L’accès sans l’excès
Résolument tourné vers le divertissement, le titre se veut accessible, familial, pouvant être joué en couple ou avec un enfant. Les boutons d’action sont visibles à l’écran, les checkpoints sont très réguliers (y compris durant les différentes phases d’un boss) et la mort d’un des deux personnages est rarement synonyme de game over tant que le second est vivant. Il suffit de marteler une touche pour revenir à la vie, parfois même un peu plus loin que l’obstacle qui a causé notre mort. La difficulté ne peut pas être modifiée, il n’y a proprement parler pas de challenges mais quelques moments « die & retry » où l’apprentissage se fait par l’échec. Chaque autrice dispose de ses propres compétences qui la rend complémentaire avec sa collègue d’infortune. La communication revêt une importance toute particulière pour progresser, tout comme l’observation, et il n’est pas rare de lorgner sur l’écran d’à-côté pour comprendre ce que l’autre doit faire pour nous aider. Il y aura forcément quelques prises de bec, mais aussi des encouragements, des félicitations et des remerciements quand notre partenaire nous sort d’un mauvais pas. C’est aussi ça la magie de la coop.

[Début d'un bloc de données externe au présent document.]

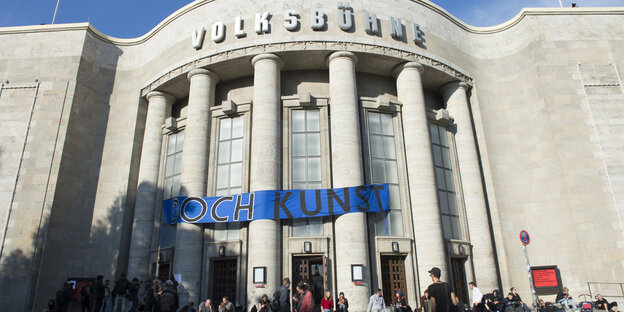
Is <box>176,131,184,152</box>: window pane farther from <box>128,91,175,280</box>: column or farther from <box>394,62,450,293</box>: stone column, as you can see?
<box>394,62,450,293</box>: stone column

Cette réussite dans le fond l’est tout autant dans la forme avec des graphismes léchés, colorés, chaleureux dans la fantasy, mais un peu trop froids et sans âme pour la partie science-fiction. Les designs épurés à la Tron, cyberpunk crade à la Blade Runner ne peuvent que difficilement rivaliser avec la beauté naturelle d’un Seigneur des Anneaux par exemple… Testé sur PS5 Pro, le jeu n’a jamais souffert de ralentissement sans pour autant proposer de mode performance ou fidélité pour switcher de l’un à l’autre. La durée de vie comprise entre 12 et 15 heures est tout à fait honnête pour un titre vendu à peine à 39,99€ à sa sortie. La narration se déroule correctement, avec peut-être une petite baisse de rythme à mi-parcours pour repartir de plus belle sur le dernier morceau. Au final, le plus gros défaut de Split Fiction est sa parentalité avec It Takes Two qui lui impose une comparaison ainsi vaine que stérile pour savoir s’il est mieux ou moins bien que le GOTY 2021. D’un point de vue narratif, les thèmes abordés sont différents et les préférences sont surtout une question de sensibilité même si de l’histoire découlent les environnements et que ceux SF de Split Fiction sont parfois trop aseptisés. Côté gameplay, celui-ci paraît plus varié, plus inspiré, plus dense, mais il perd l’étonnement que fut la surprise It Takes Two. A l’image de Mio et Zoé, les deux jeux sont complémentaires et tant que les deux coexisteront dans notre univers il serait dommage de se priver d’un de ces deux monuments du jeu vidéo.